[Start]

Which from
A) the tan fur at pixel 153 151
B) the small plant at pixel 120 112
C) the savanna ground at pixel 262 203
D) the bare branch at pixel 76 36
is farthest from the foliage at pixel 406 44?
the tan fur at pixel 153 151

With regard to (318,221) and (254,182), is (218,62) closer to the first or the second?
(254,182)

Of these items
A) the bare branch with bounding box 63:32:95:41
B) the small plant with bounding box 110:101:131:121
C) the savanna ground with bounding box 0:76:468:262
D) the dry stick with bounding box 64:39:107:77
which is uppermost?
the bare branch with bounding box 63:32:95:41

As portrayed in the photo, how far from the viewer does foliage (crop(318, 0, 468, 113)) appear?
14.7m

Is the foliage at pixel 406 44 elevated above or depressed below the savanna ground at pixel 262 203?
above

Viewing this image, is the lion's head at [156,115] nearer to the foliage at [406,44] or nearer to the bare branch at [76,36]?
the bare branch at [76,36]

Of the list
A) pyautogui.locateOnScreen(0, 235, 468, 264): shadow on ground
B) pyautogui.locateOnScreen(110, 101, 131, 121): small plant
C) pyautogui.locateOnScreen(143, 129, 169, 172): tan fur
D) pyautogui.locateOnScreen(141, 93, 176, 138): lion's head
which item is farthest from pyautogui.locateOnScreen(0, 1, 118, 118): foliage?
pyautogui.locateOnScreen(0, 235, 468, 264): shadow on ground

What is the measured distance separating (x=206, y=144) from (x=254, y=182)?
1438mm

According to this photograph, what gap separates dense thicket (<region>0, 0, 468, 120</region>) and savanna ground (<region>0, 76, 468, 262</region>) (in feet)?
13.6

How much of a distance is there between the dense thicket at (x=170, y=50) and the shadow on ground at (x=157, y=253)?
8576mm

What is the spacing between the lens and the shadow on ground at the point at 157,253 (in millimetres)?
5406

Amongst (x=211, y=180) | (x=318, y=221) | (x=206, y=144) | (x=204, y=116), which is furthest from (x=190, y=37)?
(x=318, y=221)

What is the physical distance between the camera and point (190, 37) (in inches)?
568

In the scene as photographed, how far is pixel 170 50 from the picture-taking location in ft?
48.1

[End]

Duplicate every one of these records line for line, without changing anything.

=== Solved exercise ===
Which from
A) the tan fur at pixel 153 151
B) the small plant at pixel 120 112
C) the savanna ground at pixel 262 203
D) the bare branch at pixel 76 36
is farthest from the foliage at pixel 406 44?
the tan fur at pixel 153 151

With regard to (318,221) and (254,182), is (218,62) closer to the first or the second?
(254,182)

Of these items
A) the bare branch with bounding box 63:32:95:41
B) the small plant with bounding box 110:101:131:121
C) the savanna ground with bounding box 0:76:468:262
D) the dry stick with bounding box 64:39:107:77
which is uppermost?
the bare branch with bounding box 63:32:95:41

As portrayed in the photo, how far from the viewer does foliage (crop(318, 0, 468, 113)) appear?
14.7m

Is the foliage at pixel 406 44 elevated above or depressed below the savanna ground at pixel 262 203?
above

Viewing this image, is the lion's head at [156,115] nearer to the foliage at [406,44] or nearer to the bare branch at [76,36]?
the bare branch at [76,36]

Of the list
A) pyautogui.locateOnScreen(0, 235, 468, 264): shadow on ground
B) pyautogui.locateOnScreen(110, 101, 131, 121): small plant
C) pyautogui.locateOnScreen(143, 129, 169, 172): tan fur
D) pyautogui.locateOnScreen(141, 93, 176, 138): lion's head
which item is farthest from pyautogui.locateOnScreen(0, 1, 118, 118): foliage?
pyautogui.locateOnScreen(0, 235, 468, 264): shadow on ground

What is the measured distance separating (x=206, y=144) from (x=254, y=182)?
1438mm

According to this photograph, what gap separates dense thicket (<region>0, 0, 468, 120</region>) and savanna ground (<region>0, 76, 468, 262</region>) (in feet)?
13.6

How much of a distance is there between the dense thicket at (x=170, y=50) and the shadow on ground at (x=157, y=253)?
8576mm

What is the spacing between the lens and the shadow on ground at the point at 157,253 (in millimetres)?
5406

Amongst (x=211, y=180) | (x=318, y=221) | (x=206, y=144) | (x=204, y=116), which is furthest from (x=190, y=37)?
(x=318, y=221)

What is the physical distance between the camera and point (190, 37) (in inches)?
568

In the scene as photographed, how far is pixel 170 50 from the picture-taking location in ft?
48.1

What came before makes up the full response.